- **SOURCE PASSAGE**:
###
Getting started with eZ Publish 5 and Symfony
By: Xavier Cousin | September 6, 2012 | eZ Publish community and eZ Publish development tips
Recently, eZ Systems announced that the next major version of eZ Publish will use the Symfony framework. Having heard good things about Symfony as a modern, robust web framework, I am pretty excited at the announcement, and have already dived in to the new eZ Publish 5 code.
As one of the first steps to becoming part of the Symfony community, I will be representing Mugo at the upcoming Symfony conference in San Francisco on September 27-28. The conference schedule boasts some intriguing presentation topics on security, Solr integration, Symfony components, Composer (a package and dependency management tool), templating, and a lot more! The full schedule is available here.
eZ Systems is a sponsor for the Symfony conference. If you will also be attending, let's connect on the eZ Americas Meetup group!
In the meantime, I've been getting acquainted with the Symfony framework with and without eZ Publish. There are a few good tutorials out there, such as this remake of a "how to build a job board" tutorial originally written for Symfony 1.x and adapted for Symfony 2.x. I also recommend this "create a blog" tutorial, which is a bit lighter but still goes through many aspects of the framework.
###
A data block:
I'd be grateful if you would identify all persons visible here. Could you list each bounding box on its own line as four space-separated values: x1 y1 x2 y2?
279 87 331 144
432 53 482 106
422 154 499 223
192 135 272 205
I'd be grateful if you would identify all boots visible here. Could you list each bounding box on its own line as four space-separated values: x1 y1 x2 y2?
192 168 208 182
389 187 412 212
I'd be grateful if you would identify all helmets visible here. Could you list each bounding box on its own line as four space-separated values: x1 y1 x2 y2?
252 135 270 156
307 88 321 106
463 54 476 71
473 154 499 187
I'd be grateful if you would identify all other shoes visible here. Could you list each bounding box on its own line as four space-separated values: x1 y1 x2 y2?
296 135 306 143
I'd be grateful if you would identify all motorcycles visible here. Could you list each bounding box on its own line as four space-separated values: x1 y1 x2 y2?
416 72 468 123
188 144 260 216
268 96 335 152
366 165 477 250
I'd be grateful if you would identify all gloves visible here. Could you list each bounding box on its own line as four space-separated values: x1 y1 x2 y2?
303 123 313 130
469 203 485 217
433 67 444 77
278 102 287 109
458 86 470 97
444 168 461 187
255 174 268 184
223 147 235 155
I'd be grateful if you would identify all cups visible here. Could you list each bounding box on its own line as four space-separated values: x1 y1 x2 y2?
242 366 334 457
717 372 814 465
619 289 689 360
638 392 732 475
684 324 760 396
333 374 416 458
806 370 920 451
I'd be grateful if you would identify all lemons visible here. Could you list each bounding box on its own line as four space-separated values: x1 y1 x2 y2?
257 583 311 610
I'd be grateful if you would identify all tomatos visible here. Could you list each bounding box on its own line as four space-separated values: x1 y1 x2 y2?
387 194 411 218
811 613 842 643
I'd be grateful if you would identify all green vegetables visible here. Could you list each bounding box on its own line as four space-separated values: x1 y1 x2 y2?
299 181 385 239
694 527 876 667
###
- **OBJECTIVES**:
A – Reproduce the entries word for word, from the line containing "I'd be grateful if you would identify all green" through the final line of the entries.
B – Write what comes next in the blog post about getting started with eZ Publish 5 and Symfony, picking up after its last sentence.

- **IN RESPONSE**:
A –
I'd be grateful if you would identify all green vegetables visible here. Could you list each bounding box on its own line as four space-separated values: x1 y1 x2 y2?
299 181 385 239
694 527 876 667

B –
Once you've gotten a little more familiar with Symfony itself, you can explore eZ Publish 5! Detailed installation instructions are available at the root of the eZ Publish 5 GitHub repository. The first eZ Publish 5 release will essentially preserve the eZ Publish 4 "legacy kernel" within Symfony. Therefore, once you have followed the installation instructions, you should be able to view pages served through the Symfony framework but more or less generated by eZ Publish 4.
You can then explore how to manipulate eZ Publish objects in the Symfony environment. Check out this post on fetching an eZ Publish object and displaying its information in your custom bundle; also see this other post focused on migrating a module from the legacy kernel to Symfony. I look forward to building sites with Symfony and contributing to the growing material about it!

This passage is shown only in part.